Repeat every record exactly as written, but leave out the pictures.

(RECORDS FOR THIS EXERCISE Opens)

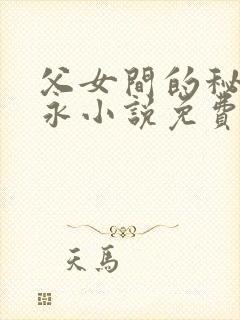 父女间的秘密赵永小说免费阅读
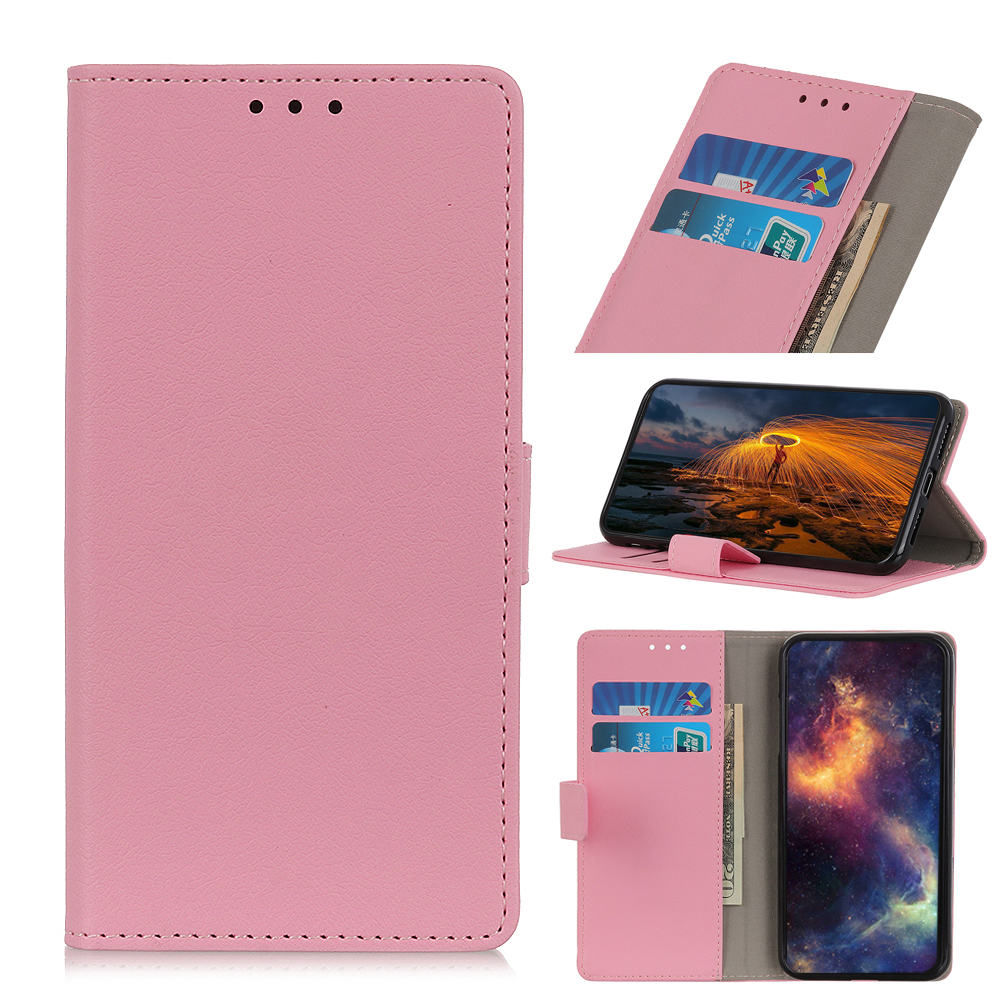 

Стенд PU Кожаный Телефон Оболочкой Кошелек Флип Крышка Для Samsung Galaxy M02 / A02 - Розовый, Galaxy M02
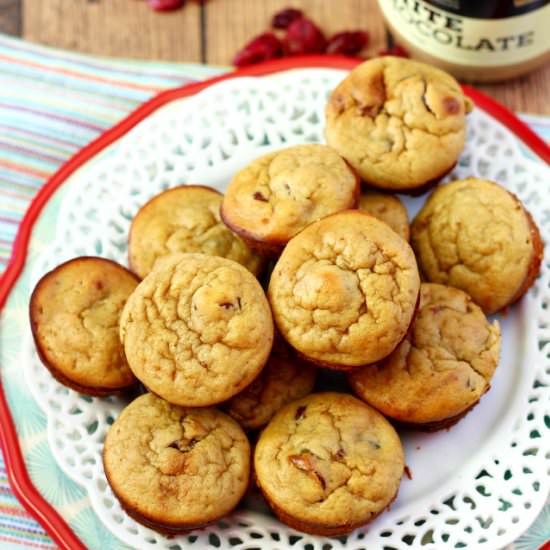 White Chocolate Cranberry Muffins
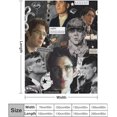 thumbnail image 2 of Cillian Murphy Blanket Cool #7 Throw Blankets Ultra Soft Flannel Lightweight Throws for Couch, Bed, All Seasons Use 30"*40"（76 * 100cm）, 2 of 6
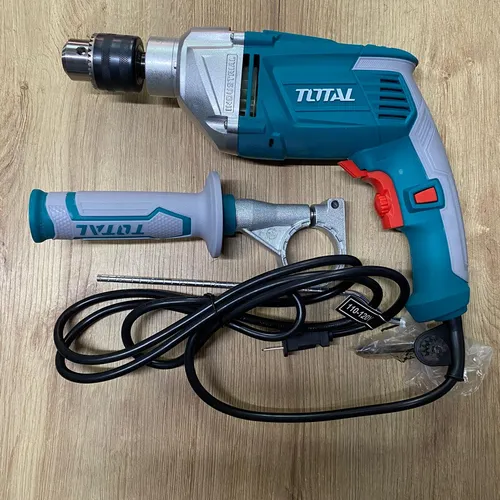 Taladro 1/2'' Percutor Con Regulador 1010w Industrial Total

(RECORDS FOR THIS EXERCISE Closes)

» SOLUTION TO THIS PROBLEM:
 父女间的秘密赵永小说免费阅读

Стенд PU Кожаный Телефон Оболочкой Кошелек Флип Крышка Для Samsung Galaxy M02 / A02 - Розовый, Galaxy M02
 White Chocolate Cranberry Muffins
 thumbnail image 2 of Cillian Murphy Blanket Cool #7 Throw Blankets Ultra Soft Flannel Lightweight Throws for Couch, Bed, All Seasons Use 30"*40"（76 * 100cm）, 2 of 6
 Taladro 1/2'' Percutor Con Regulador 1010w Industrial Total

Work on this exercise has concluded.